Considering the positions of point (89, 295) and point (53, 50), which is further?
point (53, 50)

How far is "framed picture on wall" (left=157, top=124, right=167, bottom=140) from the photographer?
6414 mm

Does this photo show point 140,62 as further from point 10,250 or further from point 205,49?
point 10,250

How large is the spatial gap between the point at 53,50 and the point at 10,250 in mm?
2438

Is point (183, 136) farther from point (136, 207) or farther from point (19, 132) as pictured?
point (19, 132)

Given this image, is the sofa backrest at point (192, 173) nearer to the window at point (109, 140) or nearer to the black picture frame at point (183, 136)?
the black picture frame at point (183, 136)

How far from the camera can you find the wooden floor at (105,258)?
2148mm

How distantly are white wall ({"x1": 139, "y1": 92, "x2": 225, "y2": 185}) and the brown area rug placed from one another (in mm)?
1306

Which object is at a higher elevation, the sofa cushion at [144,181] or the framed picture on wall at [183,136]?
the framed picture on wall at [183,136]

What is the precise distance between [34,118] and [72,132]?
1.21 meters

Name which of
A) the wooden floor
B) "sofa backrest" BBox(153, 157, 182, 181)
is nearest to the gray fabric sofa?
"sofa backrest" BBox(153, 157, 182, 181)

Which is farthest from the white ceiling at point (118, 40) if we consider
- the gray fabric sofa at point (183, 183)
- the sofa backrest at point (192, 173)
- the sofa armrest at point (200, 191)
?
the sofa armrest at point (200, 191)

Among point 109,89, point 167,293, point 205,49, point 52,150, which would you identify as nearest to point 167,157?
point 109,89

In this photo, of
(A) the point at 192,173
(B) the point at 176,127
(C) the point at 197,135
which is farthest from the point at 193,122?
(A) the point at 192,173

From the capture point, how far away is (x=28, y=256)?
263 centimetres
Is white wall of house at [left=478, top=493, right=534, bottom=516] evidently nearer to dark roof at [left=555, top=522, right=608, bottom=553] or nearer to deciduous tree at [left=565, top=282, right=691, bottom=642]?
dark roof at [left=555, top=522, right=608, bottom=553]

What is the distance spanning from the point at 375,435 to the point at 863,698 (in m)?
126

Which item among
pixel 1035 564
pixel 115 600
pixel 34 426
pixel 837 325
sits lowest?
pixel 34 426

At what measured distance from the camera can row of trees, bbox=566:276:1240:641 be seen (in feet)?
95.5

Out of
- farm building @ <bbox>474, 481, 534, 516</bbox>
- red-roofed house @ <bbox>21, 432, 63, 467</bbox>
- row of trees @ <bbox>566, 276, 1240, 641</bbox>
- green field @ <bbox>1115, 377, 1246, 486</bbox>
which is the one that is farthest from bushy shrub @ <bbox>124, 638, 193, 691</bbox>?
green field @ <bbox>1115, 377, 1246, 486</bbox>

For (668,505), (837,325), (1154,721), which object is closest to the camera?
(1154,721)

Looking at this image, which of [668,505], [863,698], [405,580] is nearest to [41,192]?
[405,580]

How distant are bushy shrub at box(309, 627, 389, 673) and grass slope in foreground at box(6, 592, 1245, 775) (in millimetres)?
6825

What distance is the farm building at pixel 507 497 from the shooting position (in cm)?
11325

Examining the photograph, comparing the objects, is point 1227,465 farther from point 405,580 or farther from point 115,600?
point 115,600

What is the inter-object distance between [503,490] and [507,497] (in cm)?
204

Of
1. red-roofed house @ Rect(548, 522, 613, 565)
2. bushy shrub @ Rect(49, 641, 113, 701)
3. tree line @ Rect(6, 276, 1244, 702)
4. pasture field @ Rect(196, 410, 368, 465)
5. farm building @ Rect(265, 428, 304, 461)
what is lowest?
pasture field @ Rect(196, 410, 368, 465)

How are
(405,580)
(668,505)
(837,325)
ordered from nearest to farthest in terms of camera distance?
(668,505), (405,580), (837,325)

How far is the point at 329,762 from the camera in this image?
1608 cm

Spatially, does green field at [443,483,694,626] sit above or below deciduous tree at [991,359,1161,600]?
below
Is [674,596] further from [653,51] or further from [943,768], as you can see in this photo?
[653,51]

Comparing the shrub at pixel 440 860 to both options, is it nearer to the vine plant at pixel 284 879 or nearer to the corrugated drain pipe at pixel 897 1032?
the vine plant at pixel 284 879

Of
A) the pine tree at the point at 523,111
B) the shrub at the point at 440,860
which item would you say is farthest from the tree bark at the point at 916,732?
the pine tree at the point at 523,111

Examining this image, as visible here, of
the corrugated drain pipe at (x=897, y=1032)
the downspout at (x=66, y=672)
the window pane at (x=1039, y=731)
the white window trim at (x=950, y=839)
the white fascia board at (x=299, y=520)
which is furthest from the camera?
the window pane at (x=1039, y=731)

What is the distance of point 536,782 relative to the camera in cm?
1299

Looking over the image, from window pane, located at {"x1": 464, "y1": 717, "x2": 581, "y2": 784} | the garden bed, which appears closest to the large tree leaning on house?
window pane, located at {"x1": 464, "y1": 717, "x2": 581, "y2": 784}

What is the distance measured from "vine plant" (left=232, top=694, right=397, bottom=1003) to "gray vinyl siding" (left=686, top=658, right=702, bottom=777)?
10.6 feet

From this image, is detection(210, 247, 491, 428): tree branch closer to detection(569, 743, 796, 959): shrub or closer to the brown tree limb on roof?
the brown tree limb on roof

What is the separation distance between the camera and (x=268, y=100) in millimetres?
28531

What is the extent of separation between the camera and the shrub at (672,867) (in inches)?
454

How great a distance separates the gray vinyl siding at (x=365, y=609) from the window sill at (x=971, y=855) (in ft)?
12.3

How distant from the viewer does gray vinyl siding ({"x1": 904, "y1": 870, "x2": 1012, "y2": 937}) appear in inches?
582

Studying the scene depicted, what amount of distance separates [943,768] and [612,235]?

REQUIREMENTS:
Write out all of the records once more, exactly.

SOLUTION TO THE EXERCISE:
Considering the positions of point (89, 295) and point (53, 50), which is further?
point (53, 50)

How far is "framed picture on wall" (left=157, top=124, right=167, bottom=140) from the photographer?
6414 mm

Does this photo show point 140,62 as further from point 10,250 or further from point 205,49?
point 10,250

How large is the spatial gap between the point at 53,50 and the point at 10,250 in mm?
2438

Is point (183, 136) farther from point (136, 207) or farther from point (19, 132) as pictured?
point (19, 132)

Given this image, is the sofa backrest at point (192, 173) nearer to the window at point (109, 140) or nearer to the black picture frame at point (183, 136)?
the black picture frame at point (183, 136)

How far from the camera can you find the wooden floor at (105,258)?
2148mm

How distantly are white wall ({"x1": 139, "y1": 92, "x2": 225, "y2": 185}) and the brown area rug placed from one another (in mm)?
1306

Which object is at a higher elevation, the sofa cushion at [144,181] or the framed picture on wall at [183,136]?
the framed picture on wall at [183,136]

What is the precise distance between [34,118] and [72,132]?
1.21 meters

Name which of
A) the wooden floor
B) "sofa backrest" BBox(153, 157, 182, 181)
is nearest to the gray fabric sofa?
"sofa backrest" BBox(153, 157, 182, 181)

Which is farthest from the white ceiling at point (118, 40) if we consider
- the gray fabric sofa at point (183, 183)
- the sofa backrest at point (192, 173)
- the sofa armrest at point (200, 191)
?
the sofa armrest at point (200, 191)

Among point 109,89, point 167,293, point 205,49, point 52,150, which would you identify as nearest to point 167,157?
point 109,89

In this photo, of
(A) the point at 192,173
(B) the point at 176,127
(C) the point at 197,135
which is farthest from the point at 193,122?
(A) the point at 192,173

From the capture point, how far away is (x=28, y=256)?
263 centimetres
Is white wall of house at [left=478, top=493, right=534, bottom=516] evidently nearer to dark roof at [left=555, top=522, right=608, bottom=553] or nearer to deciduous tree at [left=565, top=282, right=691, bottom=642]?
dark roof at [left=555, top=522, right=608, bottom=553]

What is the distance spanning from the point at 375,435 to the point at 863,698 (in m)?
126

Which item among
pixel 1035 564
pixel 115 600
pixel 34 426
pixel 837 325
sits lowest?
pixel 34 426

At what measured distance from the camera can row of trees, bbox=566:276:1240:641 be seen (in feet)?
95.5

Out of
- farm building @ <bbox>474, 481, 534, 516</bbox>
- red-roofed house @ <bbox>21, 432, 63, 467</bbox>
- row of trees @ <bbox>566, 276, 1240, 641</bbox>
- green field @ <bbox>1115, 377, 1246, 486</bbox>
which is the one that is farthest from bushy shrub @ <bbox>124, 638, 193, 691</bbox>?
green field @ <bbox>1115, 377, 1246, 486</bbox>

For (668,505), (837,325), (1154,721), which object is closest to the camera?
(1154,721)

Looking at this image, which of [668,505], [863,698], [405,580] is nearest to [41,192]?
[405,580]

How distant are bushy shrub at box(309, 627, 389, 673) and grass slope in foreground at box(6, 592, 1245, 775) (in millimetres)?
6825

What distance is the farm building at pixel 507 497 from the shooting position (in cm)?
11325

Examining the photograph, comparing the objects, is point 1227,465 farther from point 405,580 or farther from point 115,600?
point 115,600

What is the inter-object distance between [503,490] and [507,497] (in cm)?
204

Of
1. red-roofed house @ Rect(548, 522, 613, 565)
2. bushy shrub @ Rect(49, 641, 113, 701)
3. tree line @ Rect(6, 276, 1244, 702)
4. pasture field @ Rect(196, 410, 368, 465)
5. farm building @ Rect(265, 428, 304, 461)
what is lowest?
pasture field @ Rect(196, 410, 368, 465)

How are
(405,580)
(668,505)
(837,325)
ordered from nearest to farthest in terms of camera distance?
(668,505), (405,580), (837,325)

How far is the point at 329,762 from the camera in this image?
1608 cm

Spatially, does green field at [443,483,694,626] sit above or below deciduous tree at [991,359,1161,600]?
below
Is [674,596] further from [653,51] or further from [943,768], as you can see in this photo?
[653,51]

Comparing the shrub at pixel 440 860 to both options, is it nearer to the vine plant at pixel 284 879 or nearer to the corrugated drain pipe at pixel 897 1032?
the vine plant at pixel 284 879

Of
A) the pine tree at the point at 523,111
B) the shrub at the point at 440,860
which item would you say is farthest from the tree bark at the point at 916,732?
the pine tree at the point at 523,111

Examining this image, as visible here, of
the corrugated drain pipe at (x=897, y=1032)
the downspout at (x=66, y=672)
the window pane at (x=1039, y=731)
the white window trim at (x=950, y=839)
the white fascia board at (x=299, y=520)
which is furthest from the camera?
the window pane at (x=1039, y=731)

What is the distance of point 536,782 relative to the camera in cm?
1299

Looking over the image, from window pane, located at {"x1": 464, "y1": 717, "x2": 581, "y2": 784} | the garden bed, which appears closest to the large tree leaning on house?
window pane, located at {"x1": 464, "y1": 717, "x2": 581, "y2": 784}

What is the distance measured from "vine plant" (left=232, top=694, right=397, bottom=1003) to "gray vinyl siding" (left=686, top=658, right=702, bottom=777)?
10.6 feet

From this image, is detection(210, 247, 491, 428): tree branch closer to detection(569, 743, 796, 959): shrub or closer to the brown tree limb on roof?
the brown tree limb on roof

What is the separation distance between the camera and (x=268, y=100) in millimetres?
28531

What is the extent of separation between the camera and the shrub at (672,867) (in inches)?
454

How great a distance separates the gray vinyl siding at (x=365, y=609) from the window sill at (x=971, y=855) (in ft)?
12.3

How distant from the viewer does gray vinyl siding ({"x1": 904, "y1": 870, "x2": 1012, "y2": 937}) appear in inches?
582

Studying the scene depicted, what amount of distance separates [943,768] and [612,235]?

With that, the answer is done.